Composante de la majorité de Gérard Larcher et réunissant des parlementaires de droite (UDI) et de centre (MoDem), l’Union centriste devrait se maintenir à une cinquantaine de sénateurs. Même stabilité pour le groupe LREM, avec 23 élus, qui sauve finalement le siège de son président, François Patriat (ex-PS). Les deux ministres en lice, Sébastien Lecornu (Eure) et Jean-Baptiste Lemoyne (Yonne), l’emportent mais ne siégeront pas pour l’instant au Sénat. Est également élu le député LREM Philippe Folliot (Tarn), président de l’Alliance centriste.

Les autres groupes au centre de l’hémicycle devraient perdre quelques membres. D’une part, Les Indépendants – République et territoires (LI-RT), dont le président Claude Malhuret (ex-LR) est cependant réélu. François Patriat ambitionne de fusionner les deux groupes au sein d’un seul, sous la dénomination « Renaissance et territoires » ou « Libertés et territoires ». D’autre part, l’historique Rassemblement démocratique et social européen (RDSE), menacé à chaque renouvellement.

Des reclassements sont possibles entre ces entités, souvent refuges des élus sans étiquette partisane ou d’outre-mer.
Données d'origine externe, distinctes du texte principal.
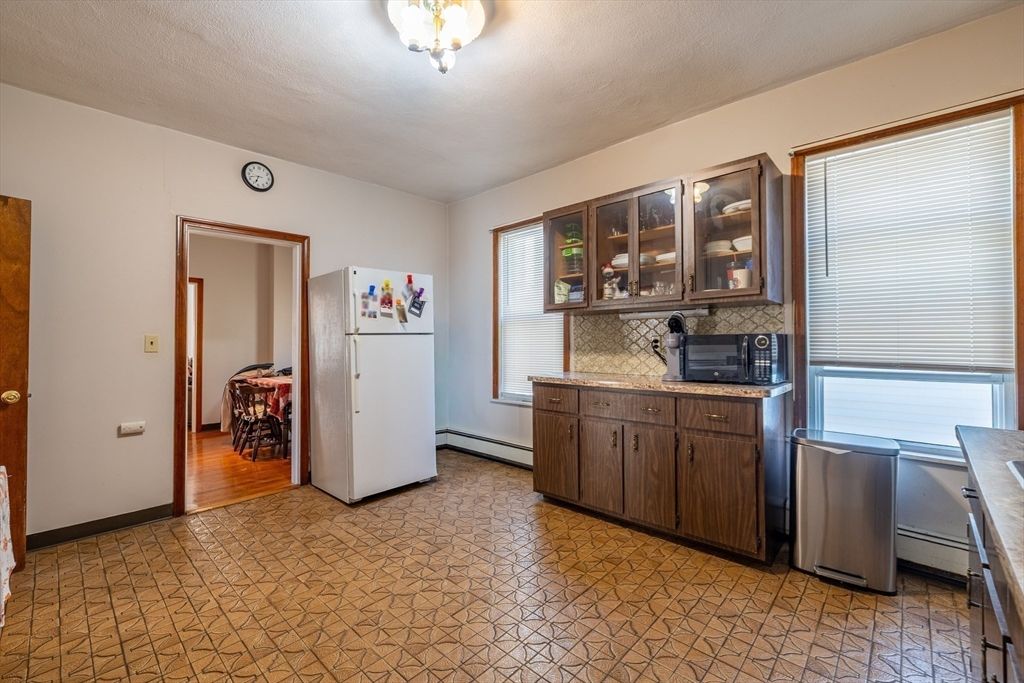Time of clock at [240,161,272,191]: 6:42
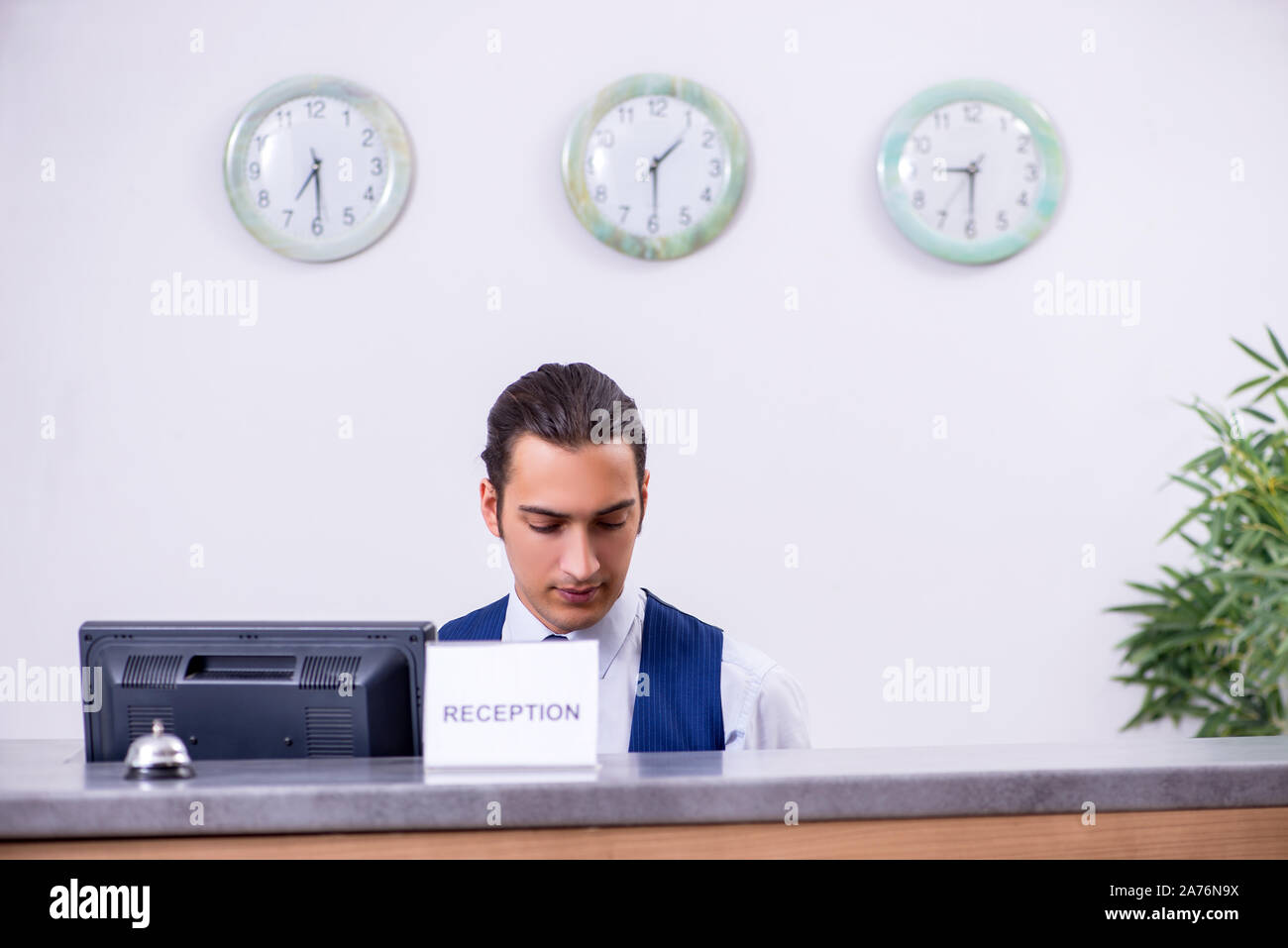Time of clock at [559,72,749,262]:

En leur sein se retrouvent des parlementaires de droite, de centre et de gauche, les parcours personnels et les affinités géographiques ou philosophiques l’emportant sur les clivages politiques nationaux.
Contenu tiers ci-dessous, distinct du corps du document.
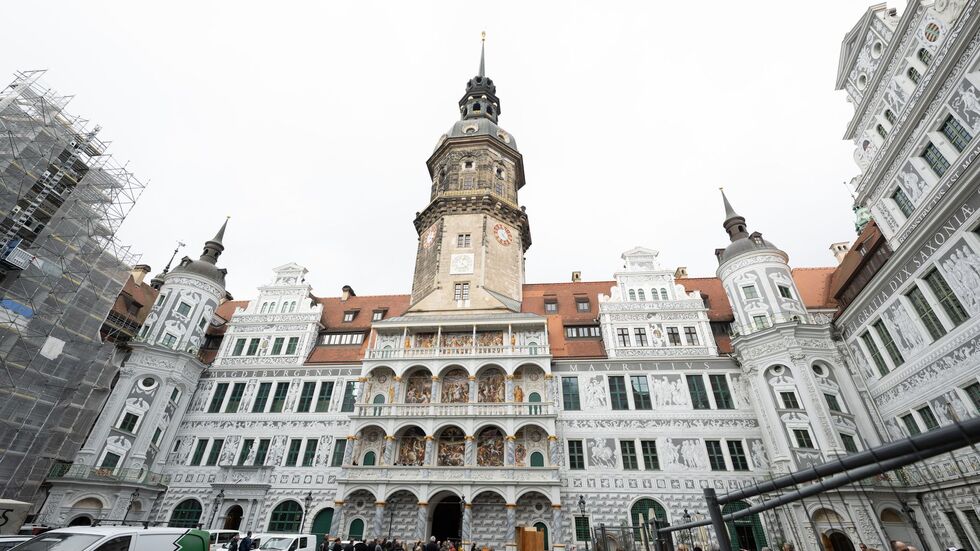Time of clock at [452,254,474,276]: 12:23
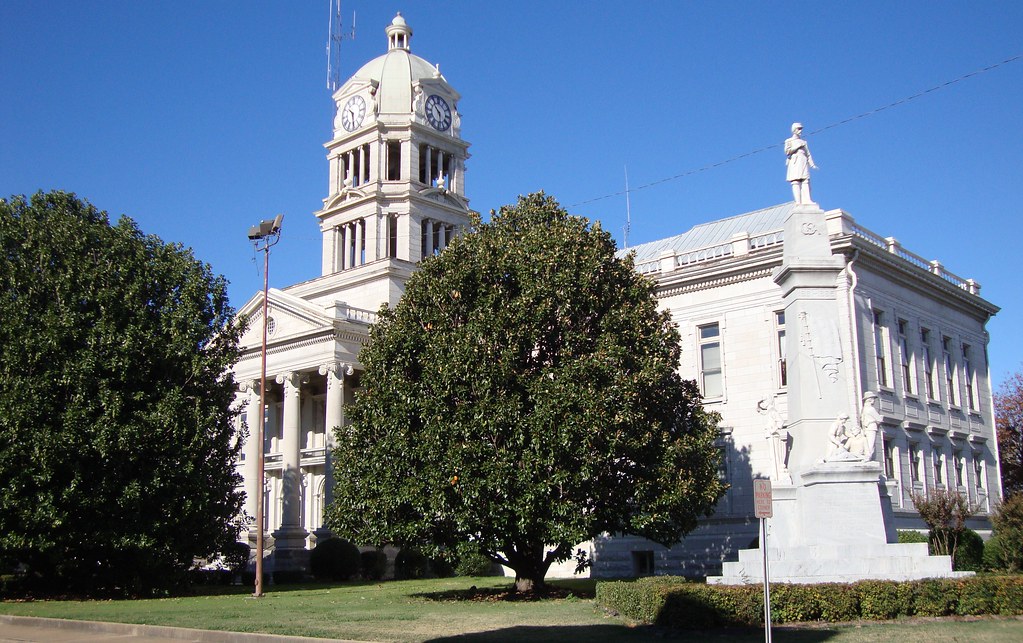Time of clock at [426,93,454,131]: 10:28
► Un groupe écologiste à gauche

Tout en restant le second en effectifs, le groupe PS devrait diminuer de 70 à 65 sénateurs environ. Il ne parvient pas à retrouver tous les sièges de ses anciens membres partis à LREM, en particulier celui de François Patriat en Côte-d’Or. Lors de la soirée électorale sur Public Sénat, son président, Patrick Kanner, l’a expliqué par la division de la gauche dans certains départements. Avec néanmoins une consolation : l’arrivée de Rémi Cardon, 26 ans, qui est le plus jeune sénateur de l’histoire. Le PS garde par ailleurs assez de membres pour saisir le Conseil constitutionnel (il faut au moins 60 signatures).

Toujours à gauche, les écologistes atteignent, eux, leur objectif : reconstituer un groupe. Celui-ci devrait comporter une douzaine d’inscrits : dix EELV ou apparentés, dont six nouveaux, une sénatrice de Génération-s (le parti de Benoît Hamon) et un régionaliste de Femu a Corsica. Avec l’élection de Paul Toussaint Parigi en Haute-Corse, les autonomistes corses sont pour la première fois représentés au Sénat, après l’Assemblée nationale en 2017. Cette nouvelle entité prend deux sièges au PCF et à ses alliés, qui gagnent par ailleurs un élu.

Enfin, le RN (ex-FN), qui avait remporté deux sénateurs en 2014 (Bouches-du-Rhône et Var), n’en conserve plus qu’un avec la réélection de Stéphane Ravier, malgré la perte de son secteur à Marseille.